» List of tasks
**A)** According to the article on the FDA review of sofosbuvir, on what date will the outside panel of medical experts meet?
**B)** Write the next part of the article on the FDA review of sofosbuvir, picking up after its final sentence.

» Text shown
------------------------------------------------------------
(Reuters) – Sofosbuvir from Gilead Sciences is safe and effective when used in combination with other therapies to treat hepatitis C, according to reviewers with the U.S. Food and Drug Administration.
Their review was posted on the FDA website on Wednesday ahead of an October 25 meeting of an outside panel of medical experts who will recommend whether or not the agency should approve the drug.
“The currently available data support a favorable benefit-risk assessment for the use of sofosbuvir as part of a combination regimen for the treatment of chronic hepatitis C,” the reviewers said.
“No major safety issues associated with sofosbuvir use have been identified to date.”
Gilead is seeking approval to market the drug in combination with ribavirin for patients with HCV genotype 2 and genotype 3, and for patients awaiting a liver transplant.
If approved, this would be the first all-oral treatment for genotypes 2 and 3. Current therapies typically include oral ribavirin and the once-weekly injectable drug interferon. Both can cause debilitating side effects.
------------------------------------------------------------
» Data to examine
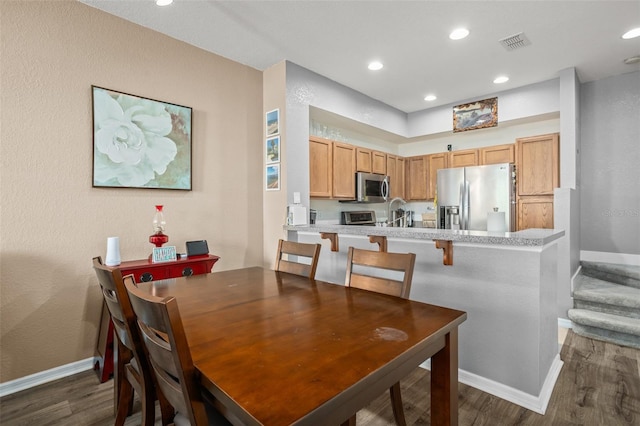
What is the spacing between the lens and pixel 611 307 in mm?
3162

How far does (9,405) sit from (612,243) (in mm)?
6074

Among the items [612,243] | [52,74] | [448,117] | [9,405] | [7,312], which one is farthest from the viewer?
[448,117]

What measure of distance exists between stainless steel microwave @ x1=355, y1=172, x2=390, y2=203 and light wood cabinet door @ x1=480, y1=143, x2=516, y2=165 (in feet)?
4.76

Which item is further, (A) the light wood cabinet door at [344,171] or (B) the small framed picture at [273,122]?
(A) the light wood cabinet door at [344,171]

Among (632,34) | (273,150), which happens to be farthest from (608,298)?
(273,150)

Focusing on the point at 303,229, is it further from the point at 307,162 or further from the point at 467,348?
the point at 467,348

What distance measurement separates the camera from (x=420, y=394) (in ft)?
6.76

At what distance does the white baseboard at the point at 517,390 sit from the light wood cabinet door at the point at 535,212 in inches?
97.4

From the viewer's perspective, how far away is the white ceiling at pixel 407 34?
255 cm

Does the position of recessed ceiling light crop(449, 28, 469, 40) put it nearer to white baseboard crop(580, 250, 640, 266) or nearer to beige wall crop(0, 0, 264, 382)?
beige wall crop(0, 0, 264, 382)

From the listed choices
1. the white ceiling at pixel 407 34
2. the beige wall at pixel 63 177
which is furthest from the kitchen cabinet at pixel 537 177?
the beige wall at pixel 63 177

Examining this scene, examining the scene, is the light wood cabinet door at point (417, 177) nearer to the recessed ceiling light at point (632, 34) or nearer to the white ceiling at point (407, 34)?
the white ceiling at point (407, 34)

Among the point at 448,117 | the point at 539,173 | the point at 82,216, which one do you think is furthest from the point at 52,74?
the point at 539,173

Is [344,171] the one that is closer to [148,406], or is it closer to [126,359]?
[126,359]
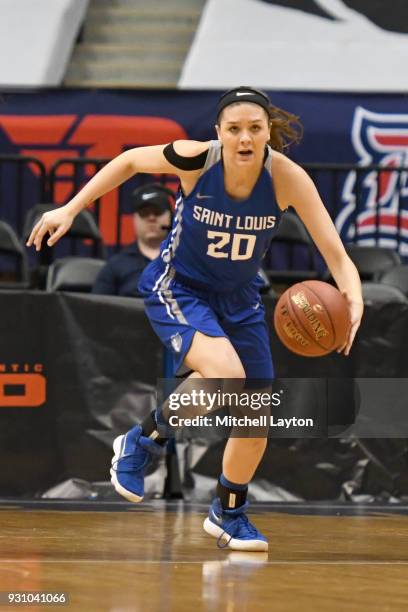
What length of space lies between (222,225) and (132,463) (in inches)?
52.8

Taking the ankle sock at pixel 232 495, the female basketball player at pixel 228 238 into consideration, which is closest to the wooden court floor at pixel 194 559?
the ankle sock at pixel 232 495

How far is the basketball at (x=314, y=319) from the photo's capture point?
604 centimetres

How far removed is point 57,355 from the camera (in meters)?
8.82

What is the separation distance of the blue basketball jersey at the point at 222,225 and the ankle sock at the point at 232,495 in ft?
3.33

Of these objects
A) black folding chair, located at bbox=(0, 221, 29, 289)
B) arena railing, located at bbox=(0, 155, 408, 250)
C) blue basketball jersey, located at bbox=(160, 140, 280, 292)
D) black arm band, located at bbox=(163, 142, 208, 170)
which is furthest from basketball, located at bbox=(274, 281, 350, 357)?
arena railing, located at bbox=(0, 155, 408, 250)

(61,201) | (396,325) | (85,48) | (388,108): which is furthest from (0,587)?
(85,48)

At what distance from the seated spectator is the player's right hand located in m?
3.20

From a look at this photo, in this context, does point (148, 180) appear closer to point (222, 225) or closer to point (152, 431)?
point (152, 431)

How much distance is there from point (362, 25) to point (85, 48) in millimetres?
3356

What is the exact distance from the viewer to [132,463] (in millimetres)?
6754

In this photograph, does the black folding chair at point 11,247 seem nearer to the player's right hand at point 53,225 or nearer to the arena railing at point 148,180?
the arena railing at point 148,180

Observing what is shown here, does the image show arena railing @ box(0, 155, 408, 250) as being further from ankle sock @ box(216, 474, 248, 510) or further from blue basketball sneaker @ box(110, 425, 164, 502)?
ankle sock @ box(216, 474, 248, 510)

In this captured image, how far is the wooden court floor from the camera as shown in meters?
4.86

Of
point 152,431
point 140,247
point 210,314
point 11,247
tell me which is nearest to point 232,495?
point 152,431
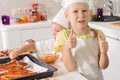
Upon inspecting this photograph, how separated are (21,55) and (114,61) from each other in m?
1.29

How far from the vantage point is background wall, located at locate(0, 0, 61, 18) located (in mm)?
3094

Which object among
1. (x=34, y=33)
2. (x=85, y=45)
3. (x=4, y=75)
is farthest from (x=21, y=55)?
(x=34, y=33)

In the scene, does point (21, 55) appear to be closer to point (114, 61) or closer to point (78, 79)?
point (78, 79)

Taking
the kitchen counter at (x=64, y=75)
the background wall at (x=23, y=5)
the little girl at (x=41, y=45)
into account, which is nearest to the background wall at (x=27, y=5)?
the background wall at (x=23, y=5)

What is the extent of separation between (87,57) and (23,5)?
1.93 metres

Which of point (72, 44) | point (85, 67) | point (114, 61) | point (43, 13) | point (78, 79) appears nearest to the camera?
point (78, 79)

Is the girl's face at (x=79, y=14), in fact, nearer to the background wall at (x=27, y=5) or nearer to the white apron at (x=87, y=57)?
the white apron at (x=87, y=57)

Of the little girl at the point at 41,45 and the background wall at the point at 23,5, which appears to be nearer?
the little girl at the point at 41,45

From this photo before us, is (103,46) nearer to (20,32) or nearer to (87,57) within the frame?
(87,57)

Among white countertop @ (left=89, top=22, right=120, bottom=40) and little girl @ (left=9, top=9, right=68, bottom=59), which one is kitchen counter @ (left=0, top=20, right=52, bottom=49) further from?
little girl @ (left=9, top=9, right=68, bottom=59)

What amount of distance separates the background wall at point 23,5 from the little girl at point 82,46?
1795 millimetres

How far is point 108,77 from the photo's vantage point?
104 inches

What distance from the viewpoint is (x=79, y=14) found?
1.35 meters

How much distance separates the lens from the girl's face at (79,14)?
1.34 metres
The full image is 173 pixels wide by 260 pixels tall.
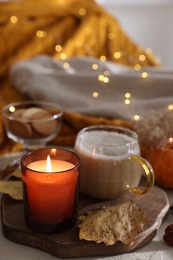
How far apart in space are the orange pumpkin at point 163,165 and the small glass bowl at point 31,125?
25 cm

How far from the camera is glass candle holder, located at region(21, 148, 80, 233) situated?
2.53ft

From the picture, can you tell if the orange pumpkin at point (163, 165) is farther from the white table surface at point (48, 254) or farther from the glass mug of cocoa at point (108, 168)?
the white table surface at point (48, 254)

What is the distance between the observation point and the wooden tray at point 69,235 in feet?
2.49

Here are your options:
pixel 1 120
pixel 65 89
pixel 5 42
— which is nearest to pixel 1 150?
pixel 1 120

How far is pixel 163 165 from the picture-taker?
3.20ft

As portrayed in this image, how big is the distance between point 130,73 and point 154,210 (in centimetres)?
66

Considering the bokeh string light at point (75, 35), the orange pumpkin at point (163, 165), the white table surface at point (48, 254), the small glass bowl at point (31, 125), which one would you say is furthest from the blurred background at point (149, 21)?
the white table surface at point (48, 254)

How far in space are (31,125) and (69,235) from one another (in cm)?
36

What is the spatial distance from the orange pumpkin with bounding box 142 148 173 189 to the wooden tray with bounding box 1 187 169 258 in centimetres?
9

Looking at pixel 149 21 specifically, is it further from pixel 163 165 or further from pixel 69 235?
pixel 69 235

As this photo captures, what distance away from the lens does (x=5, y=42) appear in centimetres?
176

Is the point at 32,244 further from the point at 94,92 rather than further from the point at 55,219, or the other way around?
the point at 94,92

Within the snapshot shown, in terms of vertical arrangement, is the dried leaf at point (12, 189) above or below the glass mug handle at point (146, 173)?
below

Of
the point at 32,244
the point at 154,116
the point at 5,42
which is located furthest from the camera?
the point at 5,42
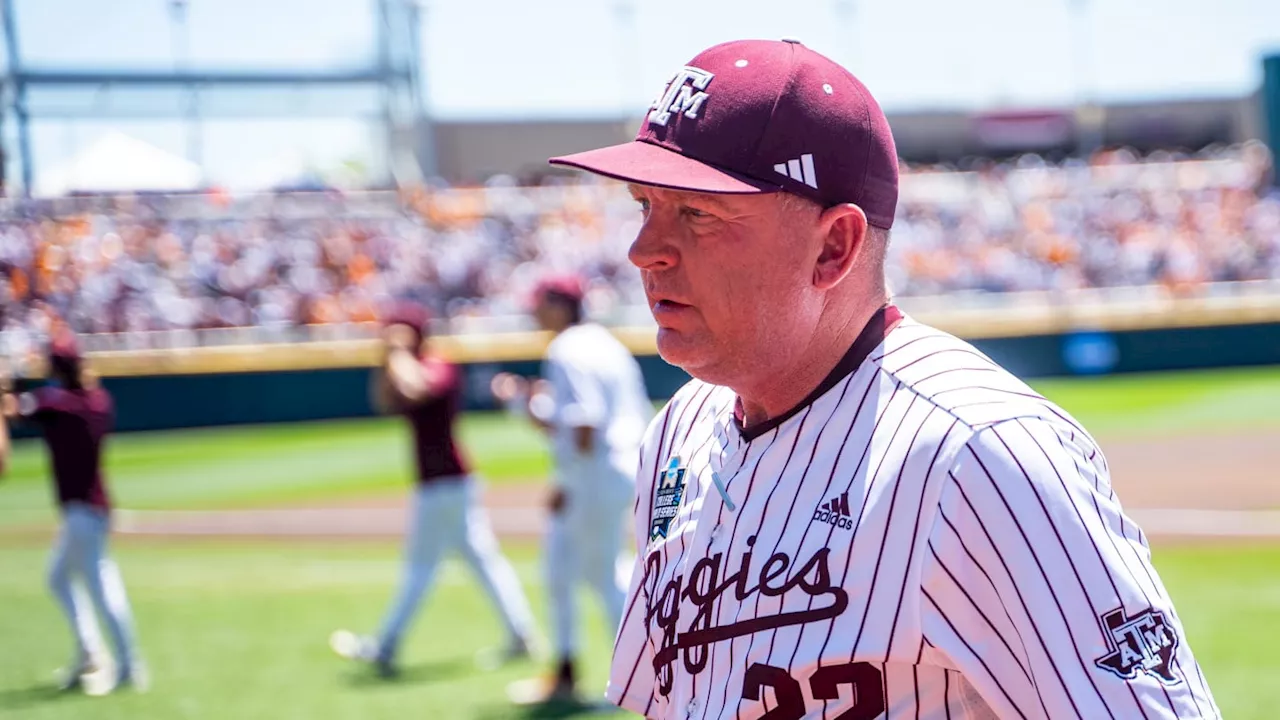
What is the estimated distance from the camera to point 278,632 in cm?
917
------------------------------------------------------------
» Answer set
**A)** October 25

**B)**
Gilead is also seeking to market sofosbuvir in combination with ribavirin and interferon for patients with genotype 1, regardless of prior treatments, and for patients with genotypes 4, 5 and 6 who have not previously been treated.
Chronic hepatitis C affects at least 3 million people in the United States, according to the U.S. Centers for Disease Control. HCV genotype 1 is the most common form, accounting for about 70% of cases.
Current standard treatments for genotype 1 often include an oral protease inhibitor, such as boceprevir (Victrelis, Merck) and telaprevir (Incivek, Vertex).